/---
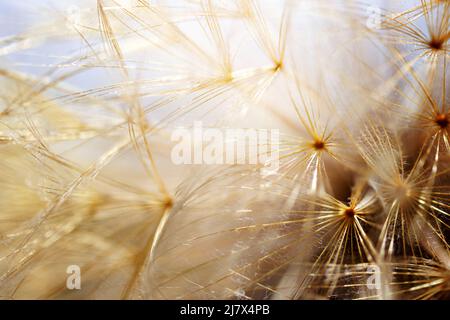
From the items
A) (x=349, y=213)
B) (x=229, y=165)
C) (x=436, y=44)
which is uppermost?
(x=436, y=44)

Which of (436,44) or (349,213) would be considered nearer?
(349,213)

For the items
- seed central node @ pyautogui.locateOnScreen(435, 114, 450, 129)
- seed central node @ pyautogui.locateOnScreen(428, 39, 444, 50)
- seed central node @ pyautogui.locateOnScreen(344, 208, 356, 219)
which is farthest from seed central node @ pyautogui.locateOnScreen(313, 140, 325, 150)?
seed central node @ pyautogui.locateOnScreen(428, 39, 444, 50)

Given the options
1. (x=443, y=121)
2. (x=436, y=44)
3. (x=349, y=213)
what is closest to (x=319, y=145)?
(x=349, y=213)

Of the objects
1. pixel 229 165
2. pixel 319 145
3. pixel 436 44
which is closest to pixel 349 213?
pixel 319 145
\---
**Task to complete:** Reproduce all of the entries above word for word, leaving out the pictures.

**Solution to the problem:**
From the items
A) (x=349, y=213)
B) (x=229, y=165)
C) (x=436, y=44)
which is uppermost?
(x=436, y=44)

Which of (436,44) or (349,213) would be considered nearer?
(349,213)

For the items
- seed central node @ pyautogui.locateOnScreen(435, 114, 450, 129)
- seed central node @ pyautogui.locateOnScreen(428, 39, 444, 50)
- seed central node @ pyautogui.locateOnScreen(344, 208, 356, 219)
which is farthest from seed central node @ pyautogui.locateOnScreen(313, 140, 325, 150)?
seed central node @ pyautogui.locateOnScreen(428, 39, 444, 50)

Given the options
1. (x=443, y=121)
2. (x=436, y=44)
3. (x=349, y=213)
what is closest to (x=319, y=145)?
(x=349, y=213)

Of the objects
1. pixel 229 165
2. pixel 319 145
3. pixel 436 44
which is closest to pixel 349 213?
pixel 319 145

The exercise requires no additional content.